The Coming Blow to the Oil Industry
The oil industry has just come through two massive changes: the rise of unconventional oil production from shale and Saudi Arabia’s failed attempt to regain market share.
But those changes are nothing compared with the changes that electric vehicle adoption is going to have on the oil industry. EVs’ rate of acceptance has huge implications, from global warming to road tax revenues to U.S. electrical grid expansion and reliability.
More importantly, it’s an opportunity for investors who position themselves to capitalize on it. (More on how to do that in a moment.)
Remember Dave’s Laws of Technology:
- Technology marches on.
- When it comes to technology, changes happen much faster than you’d expect.
- Initially, new technology can be uncomfortably disruptive.
We’re already seeing No. 2 at work.
The rapid adoption of EVs represents the beginning signs of “competition” in the oil industry.
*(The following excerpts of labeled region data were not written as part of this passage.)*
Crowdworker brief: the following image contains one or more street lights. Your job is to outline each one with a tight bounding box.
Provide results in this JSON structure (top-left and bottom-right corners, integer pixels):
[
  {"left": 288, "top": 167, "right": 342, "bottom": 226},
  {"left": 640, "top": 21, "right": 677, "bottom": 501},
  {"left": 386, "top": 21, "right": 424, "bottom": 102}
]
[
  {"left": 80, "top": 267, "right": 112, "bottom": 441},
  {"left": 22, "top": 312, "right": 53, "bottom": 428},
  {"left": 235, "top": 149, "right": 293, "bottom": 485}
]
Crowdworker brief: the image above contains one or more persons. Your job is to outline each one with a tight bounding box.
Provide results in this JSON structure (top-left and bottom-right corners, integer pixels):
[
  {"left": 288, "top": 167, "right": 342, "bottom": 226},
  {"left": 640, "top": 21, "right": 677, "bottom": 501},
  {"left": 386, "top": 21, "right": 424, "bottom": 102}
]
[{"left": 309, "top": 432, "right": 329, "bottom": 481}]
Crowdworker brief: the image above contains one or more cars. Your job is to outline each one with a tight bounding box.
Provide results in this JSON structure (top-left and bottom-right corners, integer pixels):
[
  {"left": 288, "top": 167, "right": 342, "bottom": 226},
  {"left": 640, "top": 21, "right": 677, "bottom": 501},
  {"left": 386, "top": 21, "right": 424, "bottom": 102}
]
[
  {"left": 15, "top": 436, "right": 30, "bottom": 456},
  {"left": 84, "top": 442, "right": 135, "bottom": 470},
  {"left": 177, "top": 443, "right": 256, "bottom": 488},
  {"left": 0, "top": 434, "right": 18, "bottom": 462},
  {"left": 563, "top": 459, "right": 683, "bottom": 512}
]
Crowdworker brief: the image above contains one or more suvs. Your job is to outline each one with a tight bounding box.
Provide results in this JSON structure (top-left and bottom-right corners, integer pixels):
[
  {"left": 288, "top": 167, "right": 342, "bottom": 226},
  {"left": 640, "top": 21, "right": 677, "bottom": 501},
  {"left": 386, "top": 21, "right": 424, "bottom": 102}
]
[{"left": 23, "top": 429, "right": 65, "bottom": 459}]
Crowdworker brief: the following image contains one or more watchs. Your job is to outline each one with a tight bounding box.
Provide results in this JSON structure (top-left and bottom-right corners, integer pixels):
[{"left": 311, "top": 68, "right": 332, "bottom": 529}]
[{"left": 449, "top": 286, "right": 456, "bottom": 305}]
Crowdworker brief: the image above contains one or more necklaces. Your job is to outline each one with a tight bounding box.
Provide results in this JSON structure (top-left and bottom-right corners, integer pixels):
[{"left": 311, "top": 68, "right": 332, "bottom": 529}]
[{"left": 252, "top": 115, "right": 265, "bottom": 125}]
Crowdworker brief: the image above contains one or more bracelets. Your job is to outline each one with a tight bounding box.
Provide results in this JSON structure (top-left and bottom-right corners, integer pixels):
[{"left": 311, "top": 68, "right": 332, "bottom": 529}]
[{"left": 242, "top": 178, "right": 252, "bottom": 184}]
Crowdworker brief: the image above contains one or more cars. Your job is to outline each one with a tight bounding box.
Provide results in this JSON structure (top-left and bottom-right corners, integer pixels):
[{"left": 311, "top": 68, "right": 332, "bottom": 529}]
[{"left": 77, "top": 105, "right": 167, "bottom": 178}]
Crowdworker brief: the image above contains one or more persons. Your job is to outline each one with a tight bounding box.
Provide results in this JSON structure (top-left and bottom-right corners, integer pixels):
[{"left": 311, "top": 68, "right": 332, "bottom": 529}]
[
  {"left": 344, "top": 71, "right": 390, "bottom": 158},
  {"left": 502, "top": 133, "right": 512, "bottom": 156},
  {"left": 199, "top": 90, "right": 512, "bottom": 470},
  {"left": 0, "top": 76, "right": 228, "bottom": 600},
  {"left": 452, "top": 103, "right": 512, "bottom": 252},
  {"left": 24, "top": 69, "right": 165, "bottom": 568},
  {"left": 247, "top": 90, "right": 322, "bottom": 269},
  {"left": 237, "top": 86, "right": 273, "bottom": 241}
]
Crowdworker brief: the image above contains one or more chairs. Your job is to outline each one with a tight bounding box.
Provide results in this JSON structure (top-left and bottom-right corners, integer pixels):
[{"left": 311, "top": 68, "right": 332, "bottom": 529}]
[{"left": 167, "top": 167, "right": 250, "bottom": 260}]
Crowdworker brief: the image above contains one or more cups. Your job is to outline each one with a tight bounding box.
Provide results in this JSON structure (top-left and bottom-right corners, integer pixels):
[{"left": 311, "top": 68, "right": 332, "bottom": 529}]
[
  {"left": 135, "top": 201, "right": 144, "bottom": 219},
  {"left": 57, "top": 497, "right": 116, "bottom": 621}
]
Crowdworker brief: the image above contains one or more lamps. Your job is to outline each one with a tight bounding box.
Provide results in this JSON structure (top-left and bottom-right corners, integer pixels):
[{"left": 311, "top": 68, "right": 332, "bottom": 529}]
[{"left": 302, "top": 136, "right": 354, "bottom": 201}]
That’s because more than 70% of the crude oil we use here in the U.S. is for transportation. That includes planes, ships, trucks and cars.
In other parts of the world, that percentage is slightly lower (64%). But for more than a century, oil has been the engine of transportation.
Upending Personal Transportation
However, we are now on the cusp of EVs being as disruptive to the oil industry’s future as OPEC and Saudi Arabia’s market share grab was in 2014. You may remember that in November 2014, Saudi Arabia decided not to cut production like it always had when oil prices dropped due to an oversupply.
It was an attempt to drive some of the U.S. oil producers out of business. Saudi Arabia and OPEC thought that this would reduce the amount of shale oil coming from the U.S. onto the global market.
It did displace about 2 million barrels of production. It also put dozens of U.S. exploration and production (E&P) companies out of business.
And right now, EVs pose a similar threat. They could easily displace 2 million barrels of demand for crude by 2025 or sooner. And that’s a conservative estimate…
This coming disruption is not lost on major oil companies. Incredibly (for them and their shareholders), they aren’t currently doing anything to plan for it.
BP (NYSE: BP) thinks EVs could evaporate 5 million barrels a day of crude demand over the next two decades.
Data analytics firm Wood Mackenzie thinks EVs could drop demand for crude by 10% (roughly 8.5 million barrels per day at current levels) over that same time frame.
And – as a result of EV adoption – Royal Dutch Shell (NYSE: RDS.A) thinks world demand for crude could peak just five years from now.
The Grantham study predicts EVs could be one-third of all vehicles sold by 2035, more than 50% by 2040 and more than 66% by 2050. Just imagine what would happen to crude demand.
I have talked about stranded oil for some time. Under the above scenario, we are looking at even more stranded oil.
Oil demand could level out from 2020 through 2030 and then fall steadily after that. Any expensive oil production (offshore, etc.) would immediately stop.
Companies will severely cut back on exploration. E&P companies will produce only the cheapest oil (Permian Basin, anyone?).
Even if real EV penetration is somewhere between the conservative and the aggressive forecasts, fossil fuel-fired vehicles could easily lose 10% of market share to EVs. That would be enough to displace 2 million barrels of oil demand per day by 2025.
Crude prices would plummet. And even though the oil majors are aware of this potential scenario, according to the Grantham study, none of them “are taking this possibility seriously or planning for it.”
So what should the average investor do?
In the short term, owning dividend-paying pick-and-shovel fossil fuel MLPs is certainly okay. However, you should also think about owning EV pick-and-shovel plays.
EVs are coming, and they will be a disruptive force in the crude oil sector. And that will happen much faster than anyone thinks it will.